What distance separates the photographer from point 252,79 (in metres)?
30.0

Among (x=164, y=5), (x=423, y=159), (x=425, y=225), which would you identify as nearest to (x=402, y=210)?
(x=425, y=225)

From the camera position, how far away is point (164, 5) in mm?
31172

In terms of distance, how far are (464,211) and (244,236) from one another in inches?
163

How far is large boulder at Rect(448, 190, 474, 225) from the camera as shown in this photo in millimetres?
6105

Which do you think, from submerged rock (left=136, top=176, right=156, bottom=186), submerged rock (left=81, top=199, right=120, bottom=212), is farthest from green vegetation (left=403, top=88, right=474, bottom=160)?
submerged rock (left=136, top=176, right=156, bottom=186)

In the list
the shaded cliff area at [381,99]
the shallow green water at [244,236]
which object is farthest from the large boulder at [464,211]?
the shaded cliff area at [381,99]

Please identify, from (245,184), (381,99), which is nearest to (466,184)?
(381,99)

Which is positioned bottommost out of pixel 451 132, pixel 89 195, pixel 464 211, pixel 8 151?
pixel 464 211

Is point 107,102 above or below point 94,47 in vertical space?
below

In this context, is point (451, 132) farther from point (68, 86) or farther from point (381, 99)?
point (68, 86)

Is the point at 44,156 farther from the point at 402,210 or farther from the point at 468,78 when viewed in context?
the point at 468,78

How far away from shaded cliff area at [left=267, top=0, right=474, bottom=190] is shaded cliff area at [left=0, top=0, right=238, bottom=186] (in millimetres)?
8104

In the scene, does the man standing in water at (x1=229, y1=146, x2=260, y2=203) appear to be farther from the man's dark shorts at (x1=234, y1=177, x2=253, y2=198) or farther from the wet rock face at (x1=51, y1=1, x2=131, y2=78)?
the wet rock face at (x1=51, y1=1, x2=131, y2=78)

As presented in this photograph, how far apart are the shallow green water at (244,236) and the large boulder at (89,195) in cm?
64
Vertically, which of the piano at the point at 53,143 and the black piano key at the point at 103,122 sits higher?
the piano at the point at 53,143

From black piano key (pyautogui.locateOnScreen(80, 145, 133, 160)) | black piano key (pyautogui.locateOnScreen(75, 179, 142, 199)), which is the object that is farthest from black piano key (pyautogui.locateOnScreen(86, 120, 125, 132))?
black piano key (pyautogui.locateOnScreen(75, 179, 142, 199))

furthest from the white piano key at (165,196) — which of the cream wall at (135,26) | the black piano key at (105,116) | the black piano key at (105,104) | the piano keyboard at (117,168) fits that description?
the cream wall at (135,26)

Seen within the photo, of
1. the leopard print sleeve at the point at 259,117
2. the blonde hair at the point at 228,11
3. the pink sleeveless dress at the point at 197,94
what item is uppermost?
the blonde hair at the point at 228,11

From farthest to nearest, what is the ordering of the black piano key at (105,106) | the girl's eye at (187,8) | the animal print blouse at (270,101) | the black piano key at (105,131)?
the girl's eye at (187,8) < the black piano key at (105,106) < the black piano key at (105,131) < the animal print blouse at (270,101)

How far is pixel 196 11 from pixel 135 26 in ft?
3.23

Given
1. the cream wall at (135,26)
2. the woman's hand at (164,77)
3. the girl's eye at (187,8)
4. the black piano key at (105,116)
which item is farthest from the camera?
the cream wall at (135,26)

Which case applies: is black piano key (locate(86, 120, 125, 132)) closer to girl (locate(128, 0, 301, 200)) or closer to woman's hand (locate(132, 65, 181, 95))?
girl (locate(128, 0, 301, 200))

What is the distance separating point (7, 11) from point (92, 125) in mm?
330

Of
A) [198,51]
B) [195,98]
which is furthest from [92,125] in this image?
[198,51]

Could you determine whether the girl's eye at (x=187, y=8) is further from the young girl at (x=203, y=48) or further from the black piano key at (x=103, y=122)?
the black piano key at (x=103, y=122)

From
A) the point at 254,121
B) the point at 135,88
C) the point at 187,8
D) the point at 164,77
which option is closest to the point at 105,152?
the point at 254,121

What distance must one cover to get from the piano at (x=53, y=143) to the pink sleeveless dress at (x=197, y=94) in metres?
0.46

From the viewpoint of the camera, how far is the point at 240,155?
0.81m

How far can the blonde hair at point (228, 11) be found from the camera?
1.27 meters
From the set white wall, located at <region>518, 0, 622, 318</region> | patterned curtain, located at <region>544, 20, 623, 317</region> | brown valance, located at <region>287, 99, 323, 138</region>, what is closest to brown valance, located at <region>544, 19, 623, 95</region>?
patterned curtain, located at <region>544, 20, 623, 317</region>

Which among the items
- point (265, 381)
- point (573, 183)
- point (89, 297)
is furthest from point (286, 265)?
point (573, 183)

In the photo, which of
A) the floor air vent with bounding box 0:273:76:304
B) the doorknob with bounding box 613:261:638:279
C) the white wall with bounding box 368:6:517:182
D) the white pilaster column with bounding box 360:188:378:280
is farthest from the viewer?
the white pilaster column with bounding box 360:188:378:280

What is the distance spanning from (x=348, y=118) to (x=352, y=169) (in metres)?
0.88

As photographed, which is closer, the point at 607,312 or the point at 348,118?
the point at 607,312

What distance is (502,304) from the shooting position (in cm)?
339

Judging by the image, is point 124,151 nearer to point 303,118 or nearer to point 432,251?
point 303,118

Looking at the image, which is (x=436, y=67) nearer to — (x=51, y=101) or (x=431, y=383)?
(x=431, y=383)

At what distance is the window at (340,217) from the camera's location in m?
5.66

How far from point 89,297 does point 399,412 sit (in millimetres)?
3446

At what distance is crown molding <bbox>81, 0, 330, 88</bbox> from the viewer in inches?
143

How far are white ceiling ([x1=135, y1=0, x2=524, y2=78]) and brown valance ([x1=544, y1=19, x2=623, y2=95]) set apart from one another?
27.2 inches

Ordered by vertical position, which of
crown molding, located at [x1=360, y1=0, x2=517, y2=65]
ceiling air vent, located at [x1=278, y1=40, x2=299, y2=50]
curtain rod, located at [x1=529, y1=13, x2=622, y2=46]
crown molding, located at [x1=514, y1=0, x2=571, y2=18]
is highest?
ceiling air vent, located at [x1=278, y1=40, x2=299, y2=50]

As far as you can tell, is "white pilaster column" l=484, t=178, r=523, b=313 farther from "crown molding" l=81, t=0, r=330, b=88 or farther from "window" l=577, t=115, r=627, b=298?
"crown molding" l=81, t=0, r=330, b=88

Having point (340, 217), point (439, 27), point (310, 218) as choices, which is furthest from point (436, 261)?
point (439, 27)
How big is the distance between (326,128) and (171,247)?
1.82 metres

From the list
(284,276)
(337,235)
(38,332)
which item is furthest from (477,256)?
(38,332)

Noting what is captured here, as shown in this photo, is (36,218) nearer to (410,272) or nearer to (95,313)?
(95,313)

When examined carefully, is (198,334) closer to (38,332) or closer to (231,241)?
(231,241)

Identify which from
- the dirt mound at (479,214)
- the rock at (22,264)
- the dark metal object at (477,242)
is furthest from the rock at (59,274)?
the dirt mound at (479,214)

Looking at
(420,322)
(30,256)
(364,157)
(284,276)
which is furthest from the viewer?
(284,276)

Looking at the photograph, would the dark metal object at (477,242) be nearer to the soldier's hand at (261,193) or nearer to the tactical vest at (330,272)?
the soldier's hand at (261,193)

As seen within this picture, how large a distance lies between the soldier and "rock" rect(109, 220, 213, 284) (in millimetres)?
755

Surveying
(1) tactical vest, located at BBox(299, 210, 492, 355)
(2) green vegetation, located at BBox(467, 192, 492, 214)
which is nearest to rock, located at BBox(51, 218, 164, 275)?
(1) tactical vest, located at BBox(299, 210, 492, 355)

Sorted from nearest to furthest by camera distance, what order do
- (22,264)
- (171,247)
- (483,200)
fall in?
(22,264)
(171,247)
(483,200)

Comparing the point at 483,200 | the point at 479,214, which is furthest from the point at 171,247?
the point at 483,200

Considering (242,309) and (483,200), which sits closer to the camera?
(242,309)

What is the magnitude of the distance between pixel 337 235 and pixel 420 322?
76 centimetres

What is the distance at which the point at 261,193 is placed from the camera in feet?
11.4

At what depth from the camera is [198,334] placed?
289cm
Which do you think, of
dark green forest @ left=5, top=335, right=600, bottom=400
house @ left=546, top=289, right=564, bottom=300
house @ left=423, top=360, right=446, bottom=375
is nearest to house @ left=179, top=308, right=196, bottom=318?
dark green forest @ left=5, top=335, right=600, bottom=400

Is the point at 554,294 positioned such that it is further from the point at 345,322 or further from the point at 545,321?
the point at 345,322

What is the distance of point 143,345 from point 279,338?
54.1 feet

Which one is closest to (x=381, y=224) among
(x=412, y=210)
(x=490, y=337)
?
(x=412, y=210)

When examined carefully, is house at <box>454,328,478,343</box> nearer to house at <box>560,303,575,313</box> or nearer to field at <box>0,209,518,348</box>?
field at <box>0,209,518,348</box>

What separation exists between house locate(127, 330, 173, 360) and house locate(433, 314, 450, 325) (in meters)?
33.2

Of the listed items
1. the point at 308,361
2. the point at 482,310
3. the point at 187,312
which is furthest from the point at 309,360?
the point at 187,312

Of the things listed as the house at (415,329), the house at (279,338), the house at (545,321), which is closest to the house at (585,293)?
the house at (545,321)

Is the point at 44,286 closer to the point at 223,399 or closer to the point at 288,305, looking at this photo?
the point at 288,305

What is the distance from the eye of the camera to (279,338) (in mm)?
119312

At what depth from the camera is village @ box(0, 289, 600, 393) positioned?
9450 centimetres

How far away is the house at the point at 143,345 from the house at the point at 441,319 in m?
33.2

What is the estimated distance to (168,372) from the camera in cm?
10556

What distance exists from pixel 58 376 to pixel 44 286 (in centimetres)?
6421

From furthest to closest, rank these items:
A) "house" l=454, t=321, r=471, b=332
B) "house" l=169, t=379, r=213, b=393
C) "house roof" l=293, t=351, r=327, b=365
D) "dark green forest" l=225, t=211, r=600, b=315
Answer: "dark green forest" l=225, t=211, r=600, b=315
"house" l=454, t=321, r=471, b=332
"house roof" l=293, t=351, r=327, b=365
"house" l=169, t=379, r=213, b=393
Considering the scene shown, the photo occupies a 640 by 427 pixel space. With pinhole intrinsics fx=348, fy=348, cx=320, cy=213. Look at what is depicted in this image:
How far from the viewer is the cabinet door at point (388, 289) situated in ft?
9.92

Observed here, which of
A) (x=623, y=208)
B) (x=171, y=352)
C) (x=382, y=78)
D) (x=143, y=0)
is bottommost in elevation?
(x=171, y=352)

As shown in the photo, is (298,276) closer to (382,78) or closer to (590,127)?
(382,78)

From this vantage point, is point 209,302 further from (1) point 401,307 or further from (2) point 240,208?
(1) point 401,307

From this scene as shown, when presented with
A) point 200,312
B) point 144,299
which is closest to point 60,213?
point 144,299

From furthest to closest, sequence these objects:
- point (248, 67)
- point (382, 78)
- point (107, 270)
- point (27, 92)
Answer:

________

GIVEN REQUEST
Please render the items from the line containing "How far can" through the line containing "1.27 meters" as a two-column CSV with the headers item and answer. Give one row per item, with its text and its answer each in one quoted field and any line breaks replaced by spaces.

PROBLEM SOLUTION
item,answer
"How far can the blonde hair at point (228, 11) be found from the camera?","1.27 meters"